While I’m aware those models aren’t limited or bound to Ollama, is Ollama still the way I interface and use them? Here I try to keep notes on how I use certain models and what I like or dislike about them.
This is purely a subjective view, there are many attempts at objectively measuring the performance of models. This is not it.
| Model | VRAM Size | Quantization | Remarks from my personal experience |
|---|---|---|---|
| gemma3:27b | 20627.03 MB | Q4_K_M | 📕 When using Gemma 3 to correct my English, I see that the text it creates, while grammatically correct, no longer means the same thing. Therefore, I prefer Gemma2 for correcting English as it does it well and preserves the content and writing style more. 👁🗨 Supports vision |
| gemma2:27b | 19903.46 MB | Q4_0 | 📕 Very good in fixing English or German texts. ⭐This is my most used and favorite model at the moment. |
| mannix/gemma2-9b-simpo:latest | 9080.95 MB | Q4_0 | 📕 Very good at translating into English and fixing English. |
| qwen3:32b | 24773.64 MB | Q4_K_M | |
| qwen3:30b-a3b | 20293.31 MB | Q4_K_M | For fast answers |
| deepseek-r1:32b | 22385.44 MB | Q4_K_M | |
| mistral:7b | 6095.05 MB | Q4_0 | 📘 An efficient and cheap model that stays truer than others when summarizing texts when processing time is an issue. I did summarize over 300’000 text samples in around ~400 hours. |
| falcon3:10b | 8176.71 MB | 8176.71 MB | |
| llama3.1:latest | 6942.47 MB | Q4_K_M | |
| llama3.2:latest | 4090.59 MB | Q4_K_M | |
| llama3.2-vision:latest | 11696.27 MB | Q4_K_M | 👁🗨 Supports vision |
| devstral:latest | 16035.07 MB | Q4_K_M | Devstral is built under a collaboration between Mistral AI and All Hands AI 🙌 Devstral is light enough to run on a single RTX 4090 or a Mac with 32GB RAM, making it an ideal choice for local deployment and on-device use. |
| Osmosis/Osmosis-Structure-0.6B:latest | 2,905.68 | unknown | A specialized small language model (SLM) designed to excel at structured output generation |
| bge-m3 | 1690.55 MB | F16 | 🎯 This is an multi-language embedding model the model of choice for my RAG. I usually combine it with Qdrant ⭐This is my most used and favorite embedding model at the moment. |
Reflection on what I run on Ollama
In this section, I will reflect on my actual usage. Read more about this graphs.
Week 18 (2025)
I’m a user of all kinds of AI, including OpenAI ChatGPT or Anthropic Cloud. Potentially soon also Grok API via Azure. But for some data I process locally as I don’t want to send the data to the APIs of those companies, as well as for my personal learning journey. We see this week large usage of Mistral:7B. I like to use Mistral:7B summarization when power consumption is an issue. As I was processing a hundred thousand entries, I was using Mistral:7B over Gemma2:27B for keeping the accuracy relatively well while being able to process in OK time on my Mac.

Week 19 (2025)
I’m a huge fan of gemma2:27b and was excited with the release of gemma3:27b.
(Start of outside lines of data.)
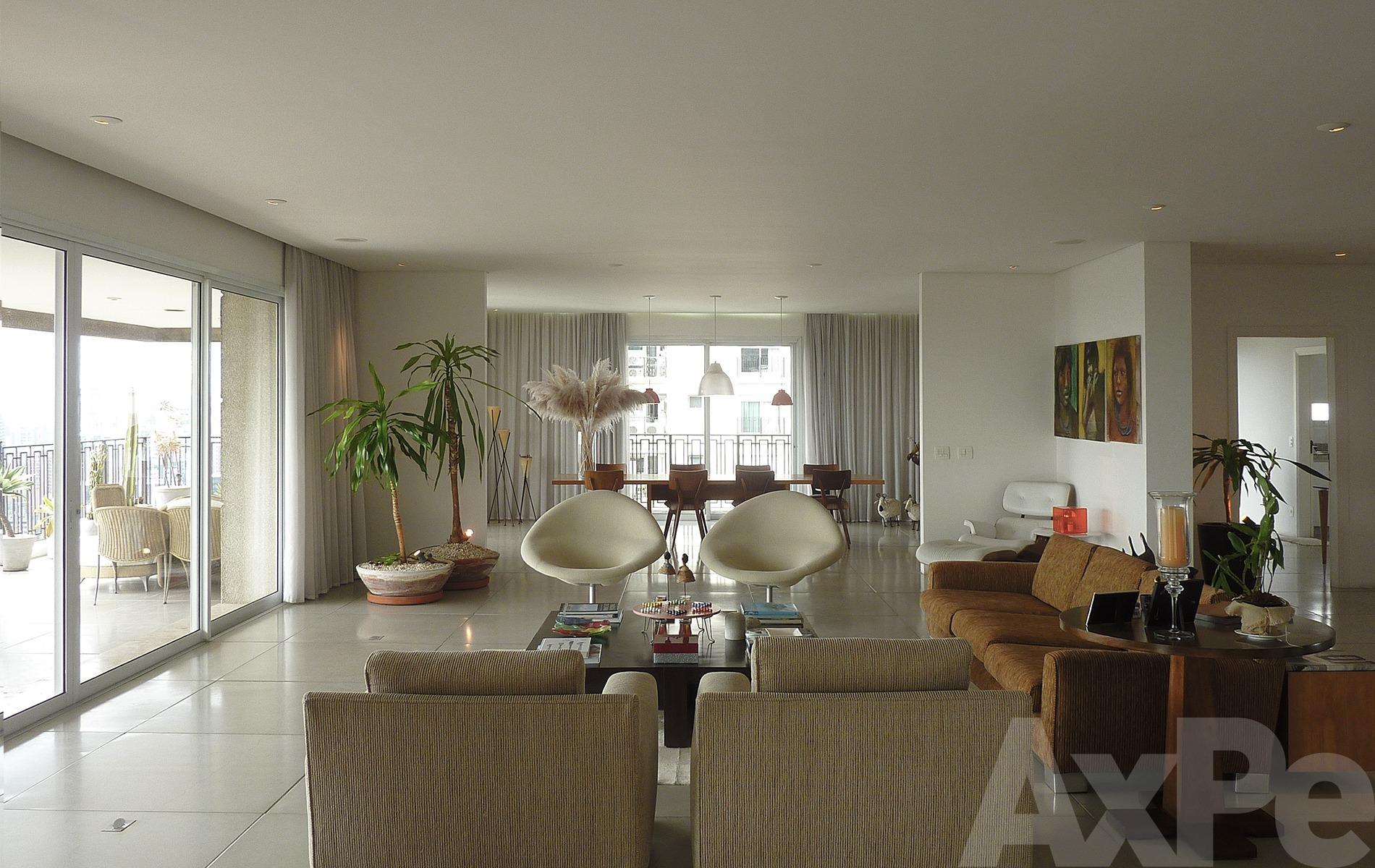Axpe Apartamento - AX135279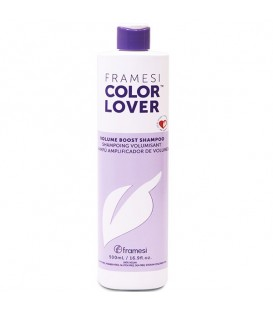Framesi ColorLover Volume Boost Shampoo - 500ml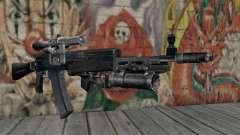 AK-47 de un acosador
However, after testing and comparing both models, I like gemma2:27b because on my summarization and translation workflows it proved to create results closer to what I expected. Gemma3:27b did a lot more “creative” changes and even changed the context in unintended ways.

Week 20 (2025)
I more or less abandoned my summarization and translation workflow attempts with gemma-3b:27 and switched back to gemma-2:27, which is a kickass model. I also updated the Qdrant vector database with new content, where my go-to model is bge-m3:latest.
I was also exploring the new model qwen-30b-a3b, but couldn’t find a use case for it. But always good to see and try.

Week 21 (2025)
This was more or less a regular week with large summarization jobs running on my still favorite model, Gemma 2:27B.

Week 22 (2025)
We see two new models on the list. I was playing with devstral:latest, a derivative of Mistral tailored for coding. I used it in conjunction with AllHands, which gives a chat interface to build your applications. This was my best outcome to date with local, limited processing code generation.
In general, however, we see that my regular summarization and translation workflow is still processing the bulk of the time using Gemma2.

Week 23 (2025)
This was not a good week for my Mac. After a power outage from a storm, I lost access for about five days. Therefore, fewer workloads were processed this week, and nothing new could be tested. I was forced to use low-power Gemma 2 models and found that they are not up to the task. Below Gemma:12b is pretty much not usable for translation and summarization in my case. I’m happy my Mac is now working again.

Week 24 (2025)
Just a very regular week, but also comparing some Gemma again. But it just can’t convince me.

Week 25 (2025)
I did some experimentation in understanding tasks from tickets using reasoning models. My favorite for local hosting remains deepseek-r1:32b.

Week 26 (2025)
Just a boring week.

Week 27 (2025)
I didn’t have time and need to use an LLM this week.

Week 28 (2025)
I didn’t have time and need to use an LLM this week.

Week 29 (2025)
After the quiet two weeks, I rerun summarization and translation workflows to catch up on missed updates.

Week 30 (2025)
It was a rather quiet week, I accumulated a large backlog of translations and summaries and did not have enough time to lower it. Also, I read about the newly released model Mistral-Small 3.2:24B but did not find a use case yet.

Week 31 (2025)
I went on the hunt for a more efficient model for my use case of summarization and translation. I used LM Arena to determine users’ favorites with a lower parameter size. My current favorite model is gemma2-24b, now I switch to gemma2-9b-simpo in the hope of gaining similar results with less power.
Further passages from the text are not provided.